For those with a multi-step skincare routine, Dr Panch recommends using HA products after cleansing and before moisturising: ‘My preference is for HA in a serum, which can be applied to damp skin once it has been cleansed. Applying it to damp skin will also help with its absorption.’
Hyaluronic Acid In Makeup
What Are The Benefits?
‘As with skincare, incorporating hyaluronic acid in makeup infuses your routine with hydration,’ says Terry. ‘In skincare, it revitalises the skin, minimises the appearance of fine lines and wrinkles, and balances oil production. When infused in makeup, it provides a smooth canvas for application and ensures that products sit beautifully on the skin, preventing them from settling into fine lines and creases – promoting a more even and long-lasting look with a radiant finish.’
Is The Efficacy Of HA Impacted When Mixed Into Makeup, Compared To Skincare?
‘Not at all, hyaluronic acid is a game-changer in makeup,’ emphasises Terry, who has crafted an entire HA range that focuses on hydrating makeup products. ‘I truly love the non-cakey finish that hyaluronic acid-infused products offer – and considering that our skin naturally loses moisture and elasticity as we age, infusing the hydrating benefits of hyaluronic acid into every step of your routine is an approach that not only helps to combat these effects, but also imparts a subtle, natural glow to the skin.’
Using Hyaluronic Acid
Should You Use HA Everyday? Can You Overuse It?
‘While hyaluronic acid can be used as often as you like, I normally suggest my patients try and use it once a day – morning or evening – within their skincare routine,’ advises Dr Panch. ‘There have been some reports of irritation caused by overuse of HA, where people have been using it in multiple products multiple times a day, so I don’t recommend using it more than once a day. As with everything in life, moderation is key.’

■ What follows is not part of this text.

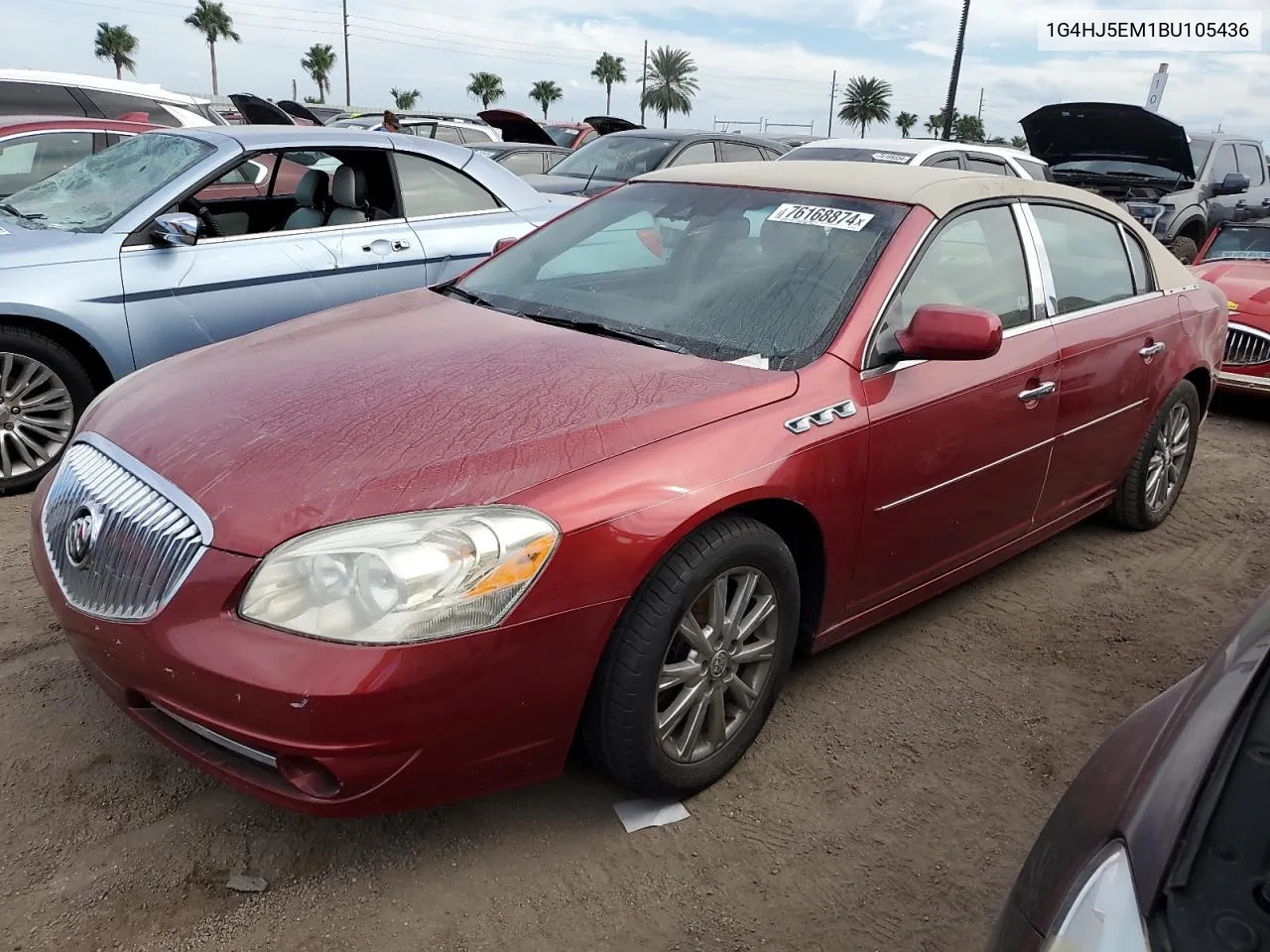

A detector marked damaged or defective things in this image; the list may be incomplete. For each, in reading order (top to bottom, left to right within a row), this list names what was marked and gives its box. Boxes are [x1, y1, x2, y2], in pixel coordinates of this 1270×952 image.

cracked windshield [0, 132, 213, 230]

Sodium Hyaluronate vs Hyaluronic Acid
If you religiously check the ingredients list on the back of your beauty products, you might have noticed the term ‘sodium hyaluronate’ pop up in the same space as hyaluronic acid. There’s been a little confusion about whether the two ingredients are the same thing, so we asked our experts to explain the differences: ‘Sodium hyaluronate and hyaluronic acid are terms that can sometimes be used interchangeably, but sodium hyaluronate is actually a salt which is extracted from HA,’ clarifies Dr Panch. ‘It has very similar properties to HA, however it has a much smaller molecular weight, which means that it can penetrate into deeper layers of the skin. It is also much more stable, meaning it has a longer shelf life than HA.’
Which Product Type Is More Effective When It comes To HA?
There are a whole load of HA products on the market these days, spanning from serums, sprays and mists to moisturisers and injectables – but some methods of using hyaluronic acid are better than others, says Dr Panch: ‘The most effective way of adding HA into the skin is injected, using a skin booster like Profhilo. Topically, the best way is a serum, as the molecules of HA within serums tends to be much smaller, and so they can penetrate deeper layers of the skin. This is ideally applied onto damp skin so that it is better absorbed.’